Posted: 25 Jun. 2021 5 min. read

Are we as an industry acting fast enough?

With COVID-19 and government lockdowns continuing to play havoc in Australia and overseas the question is being asked, and rightfully so – are insurers doing enough, fast enough?

Of course, the answer is not simple. With policyholders potentially facing the prospect of insolvency as government funded support reduces, access to insurance payments now might well help them stay afloat and rebuild their businesses. However, entitlement is not clear. Insurers and actuaries argue pandemic risk is uninsurable – the business interruption policies were not designed to cover this sort of event. Nonetheless court interpretation to date and use of outdated policy wording has left insurers exposed. The potential impact of court decisions is not small, with current estimates placing liabilities for the Australian industry up to AUD$10 billion.

But is it right to sit back and wait for all of the court determinations to be made?

It would seem the ICA doesn’t think so. On 16 June the ICA launched an advertising campaign in newspapers encouraging policyholders to contact their insurer or broker about business interruption claims related to the COVID-19 pandemic.

- Exercise instructions:
1. Answer these questions using the article on insurers and COVID-19:
(a) On what date was the article posted?
(b) Up to what amount do current estimates place liabilities for the Australian industry?
(c) On what date did the ICA launch its advertising campaign?
2. Copy the part of the article on insurers and COVID-19 that runs from "But is it right" up to and including "the COVID-19 pandemic.".

Records excerpted from a collection
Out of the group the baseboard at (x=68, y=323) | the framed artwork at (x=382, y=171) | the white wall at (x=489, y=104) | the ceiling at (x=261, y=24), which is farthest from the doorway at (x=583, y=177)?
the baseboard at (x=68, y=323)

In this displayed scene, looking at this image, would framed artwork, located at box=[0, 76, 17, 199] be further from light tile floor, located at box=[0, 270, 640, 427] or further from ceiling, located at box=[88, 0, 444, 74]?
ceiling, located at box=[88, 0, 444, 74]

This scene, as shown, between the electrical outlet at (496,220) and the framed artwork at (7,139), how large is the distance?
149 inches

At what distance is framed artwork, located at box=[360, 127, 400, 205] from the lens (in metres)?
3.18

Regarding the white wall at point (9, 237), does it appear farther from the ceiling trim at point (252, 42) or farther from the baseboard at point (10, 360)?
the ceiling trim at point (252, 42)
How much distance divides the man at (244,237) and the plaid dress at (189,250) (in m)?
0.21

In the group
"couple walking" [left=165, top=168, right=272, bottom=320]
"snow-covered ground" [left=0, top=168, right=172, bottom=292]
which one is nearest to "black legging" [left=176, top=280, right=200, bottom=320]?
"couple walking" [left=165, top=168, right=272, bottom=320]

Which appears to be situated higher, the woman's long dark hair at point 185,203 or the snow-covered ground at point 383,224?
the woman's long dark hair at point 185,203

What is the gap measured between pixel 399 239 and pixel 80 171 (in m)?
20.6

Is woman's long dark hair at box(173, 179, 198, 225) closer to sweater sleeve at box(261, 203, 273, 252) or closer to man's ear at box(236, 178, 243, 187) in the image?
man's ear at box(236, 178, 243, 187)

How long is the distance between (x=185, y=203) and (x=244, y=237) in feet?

- Answers to the exercise:
1.
(a) 25 Jun. 2021
(b) AUD$10 billion
(c) 16 June

2.
But is it right to sit back and wait for all of the court determinations to be made?

It would seem the ICA doesn’t think so. On 16 June the ICA launched an advertising campaign in newspapers encouraging policyholders to contact their insurer or broker about business interruption claims related to the COVID-19 pandemic.